▶ _What to produce_
Report each line of the data below that contains the word "capture". Case counts.

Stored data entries
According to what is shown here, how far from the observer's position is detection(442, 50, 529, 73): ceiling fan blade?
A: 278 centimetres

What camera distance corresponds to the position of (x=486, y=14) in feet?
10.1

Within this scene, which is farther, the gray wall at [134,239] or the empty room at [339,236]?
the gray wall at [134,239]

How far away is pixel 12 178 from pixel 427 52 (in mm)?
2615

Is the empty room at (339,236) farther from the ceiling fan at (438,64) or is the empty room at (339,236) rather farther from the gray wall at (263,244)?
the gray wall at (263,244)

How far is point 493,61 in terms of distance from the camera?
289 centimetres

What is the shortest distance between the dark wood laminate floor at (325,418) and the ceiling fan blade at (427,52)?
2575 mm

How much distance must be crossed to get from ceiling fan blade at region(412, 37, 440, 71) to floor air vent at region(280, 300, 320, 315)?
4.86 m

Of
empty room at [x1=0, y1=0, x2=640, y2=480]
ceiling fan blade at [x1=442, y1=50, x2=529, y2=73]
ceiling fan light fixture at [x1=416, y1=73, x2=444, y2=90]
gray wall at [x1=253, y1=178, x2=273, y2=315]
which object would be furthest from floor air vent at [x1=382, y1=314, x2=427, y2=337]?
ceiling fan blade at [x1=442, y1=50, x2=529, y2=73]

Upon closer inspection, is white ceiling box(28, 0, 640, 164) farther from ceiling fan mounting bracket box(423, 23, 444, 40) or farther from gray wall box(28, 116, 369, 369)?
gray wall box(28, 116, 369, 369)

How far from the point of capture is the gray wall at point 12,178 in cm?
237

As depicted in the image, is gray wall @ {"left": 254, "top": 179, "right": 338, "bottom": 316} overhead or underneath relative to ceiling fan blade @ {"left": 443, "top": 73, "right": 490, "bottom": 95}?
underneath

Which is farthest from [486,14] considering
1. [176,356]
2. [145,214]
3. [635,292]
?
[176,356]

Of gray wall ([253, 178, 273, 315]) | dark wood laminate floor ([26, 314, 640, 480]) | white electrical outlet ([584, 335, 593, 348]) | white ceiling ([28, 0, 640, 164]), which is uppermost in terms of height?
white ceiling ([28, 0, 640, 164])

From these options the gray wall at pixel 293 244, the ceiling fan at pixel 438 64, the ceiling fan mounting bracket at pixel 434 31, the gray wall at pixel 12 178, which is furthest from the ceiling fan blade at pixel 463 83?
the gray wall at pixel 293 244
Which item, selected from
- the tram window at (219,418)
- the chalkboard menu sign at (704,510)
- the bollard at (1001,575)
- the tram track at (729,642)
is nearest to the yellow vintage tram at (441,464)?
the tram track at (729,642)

* * *

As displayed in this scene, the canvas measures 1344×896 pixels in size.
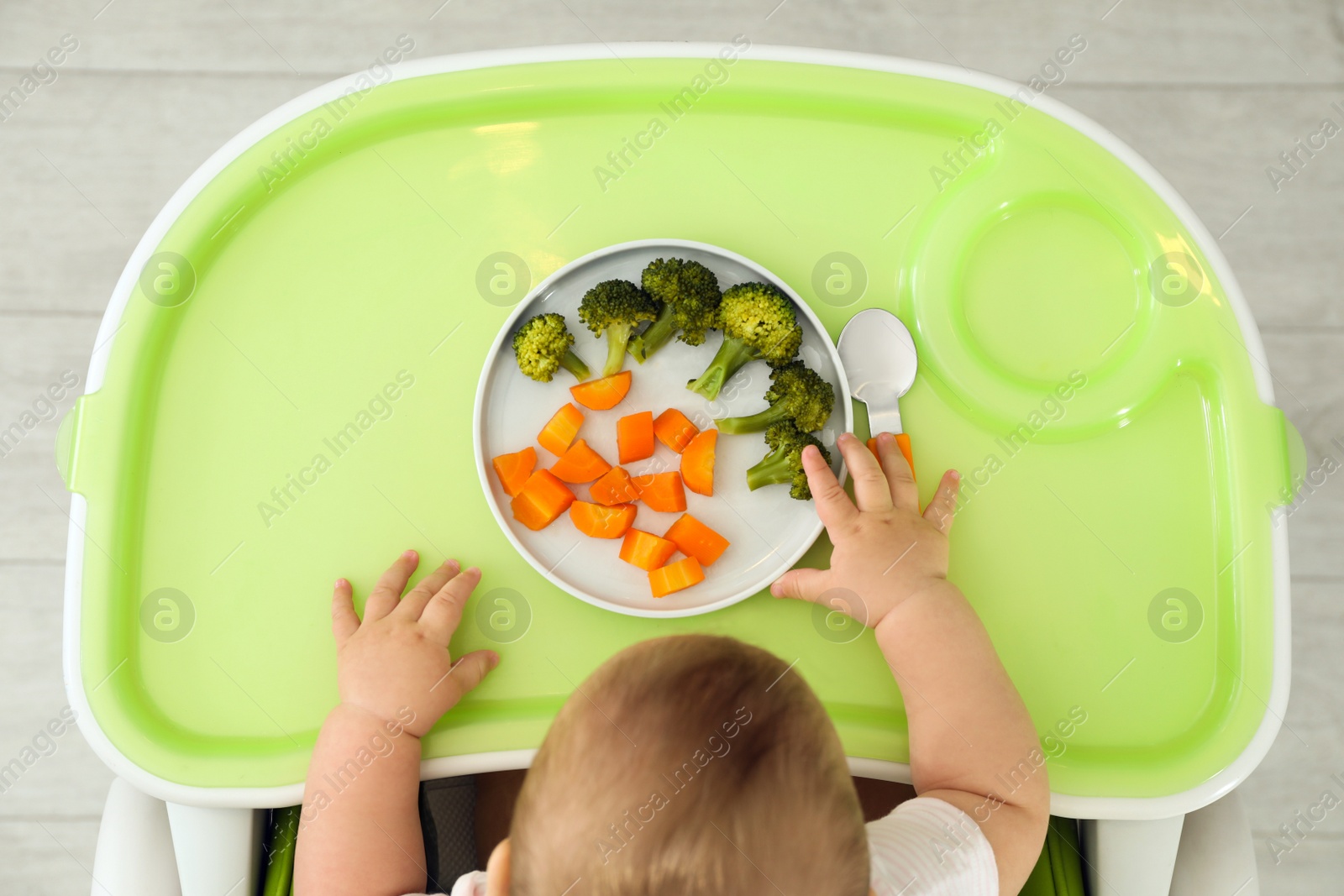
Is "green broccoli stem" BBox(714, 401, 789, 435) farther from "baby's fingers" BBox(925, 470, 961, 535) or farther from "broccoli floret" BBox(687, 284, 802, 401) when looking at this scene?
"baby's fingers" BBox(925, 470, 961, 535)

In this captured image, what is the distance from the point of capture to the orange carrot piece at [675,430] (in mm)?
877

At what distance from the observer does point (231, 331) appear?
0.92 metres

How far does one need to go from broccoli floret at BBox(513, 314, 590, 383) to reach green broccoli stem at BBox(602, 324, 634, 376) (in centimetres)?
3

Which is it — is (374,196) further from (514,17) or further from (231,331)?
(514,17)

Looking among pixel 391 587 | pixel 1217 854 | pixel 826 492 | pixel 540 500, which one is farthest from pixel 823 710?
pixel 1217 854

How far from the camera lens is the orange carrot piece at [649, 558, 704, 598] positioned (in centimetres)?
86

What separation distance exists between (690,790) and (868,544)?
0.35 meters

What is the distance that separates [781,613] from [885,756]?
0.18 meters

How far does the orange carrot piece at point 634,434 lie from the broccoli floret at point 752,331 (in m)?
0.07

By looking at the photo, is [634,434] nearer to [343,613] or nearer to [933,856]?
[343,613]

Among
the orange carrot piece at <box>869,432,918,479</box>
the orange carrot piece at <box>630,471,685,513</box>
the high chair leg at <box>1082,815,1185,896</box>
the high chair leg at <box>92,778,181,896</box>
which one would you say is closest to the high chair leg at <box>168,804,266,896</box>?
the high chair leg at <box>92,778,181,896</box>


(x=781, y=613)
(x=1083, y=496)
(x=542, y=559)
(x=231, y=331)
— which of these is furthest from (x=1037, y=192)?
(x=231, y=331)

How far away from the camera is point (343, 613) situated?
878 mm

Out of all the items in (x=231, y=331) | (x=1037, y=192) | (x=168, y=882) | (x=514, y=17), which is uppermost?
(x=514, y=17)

▶ _Response for this exercise_
How far from the point of capture is the gray wall at point 12,178 in cm?
In this captured image, what is the distance from the point of capture to the orange carrot piece at [675,430] (in mm)?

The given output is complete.